For good or ill, technology allows the office to travel with you wherever you go.  Actually, I enjoy the U.S. markets being open from 3:30pm to 10:00pm, as is the case in Italy and France.  It easily beats the 6:30am to 1:00pm we’re used to in Tucson.

I was struck by the absence of Italians in the restaurants and tourist attractions of Florence, Venice and Lake Como in Italy.  Americans were common, and there were large numbers of Asians (primarily Chinese) and Arabs.  The ethnic profile was clear testimony to how the flow of wealth has changed in recent years.  Hotel and restaurant employees commented that most locals could no longer afford such expenses.  European economic problems are worsening.

Train travel through the Swiss Alps affords passengers an exquisitely beautiful panorama.

Paris remains the most beautiful city in the world with endless history, variety and enjoyable restaurants.  Through the good auspices of a close family friend, our traveling party of four experienced a delightful picnic that began in a village square outdoor market about an hour and a half drive from Paris. It concluded with a guided tour of private caves outside Vailly, which were protective homes for months for U.S. troops during World War I.  Battlefields that looked like moonscapes nearly 100 years ago now are covered by well-manicured farms.

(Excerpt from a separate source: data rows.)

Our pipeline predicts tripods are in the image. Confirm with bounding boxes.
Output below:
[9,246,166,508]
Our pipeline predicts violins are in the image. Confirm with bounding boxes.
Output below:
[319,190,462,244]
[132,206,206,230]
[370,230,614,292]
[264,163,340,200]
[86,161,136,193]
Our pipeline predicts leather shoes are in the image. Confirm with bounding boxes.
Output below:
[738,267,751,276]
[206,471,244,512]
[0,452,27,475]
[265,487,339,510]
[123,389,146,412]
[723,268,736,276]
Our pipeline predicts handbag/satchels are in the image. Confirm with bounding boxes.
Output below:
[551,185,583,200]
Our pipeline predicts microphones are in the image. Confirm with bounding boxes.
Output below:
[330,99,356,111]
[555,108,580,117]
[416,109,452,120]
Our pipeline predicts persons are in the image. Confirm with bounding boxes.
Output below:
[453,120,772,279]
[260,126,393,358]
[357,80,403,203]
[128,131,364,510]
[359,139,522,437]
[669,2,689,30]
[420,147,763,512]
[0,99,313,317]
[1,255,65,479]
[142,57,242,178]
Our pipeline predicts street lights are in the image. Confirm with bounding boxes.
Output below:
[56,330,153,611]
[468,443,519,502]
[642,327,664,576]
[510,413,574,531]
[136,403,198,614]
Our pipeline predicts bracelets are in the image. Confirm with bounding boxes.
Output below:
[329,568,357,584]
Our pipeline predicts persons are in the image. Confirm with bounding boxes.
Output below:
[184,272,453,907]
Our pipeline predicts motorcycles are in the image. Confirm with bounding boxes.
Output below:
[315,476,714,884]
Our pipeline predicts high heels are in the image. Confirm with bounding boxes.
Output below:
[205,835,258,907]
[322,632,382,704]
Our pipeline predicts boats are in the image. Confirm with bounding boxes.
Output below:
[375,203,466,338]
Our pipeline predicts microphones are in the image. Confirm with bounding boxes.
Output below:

My only regret about Paris in the 21st century is the absence of fresh bakery smells that used to permeate the early morning air decades ago.  I suspect that the baking today is largely done in suburbs, with the still delicious goods being trucked into the city.

Upon arrival home this week, financial news remained essentially the same as when we left.  Most economic conditions around the world continue to deteriorate, and central bankers continue to pledge increasing amounts of rescue money.  We’ve reached the ironic situation in which bad economic news is considered positive for equity markets, because it increases the probability of additional stimulus.  Yesterday’s Financial Times reported that a major U.S. brokerage firm and investment manager has increased its exposure to equities, investment grade corporate bonds, high-yield bonds, emerging market bonds and commodities because of its expectation of “robust” central bank efforts.

So far, investors are concentrating on the promise of more stimulus rather than on the deteriorating fundamentals that are motivating central bankers to assume the risks of extraordinarily loose monetary policies. While central bankers are winning in this cycle, each new rescue effort increases the long-term risks.  No one knows when investor confidence in central planners will disappear.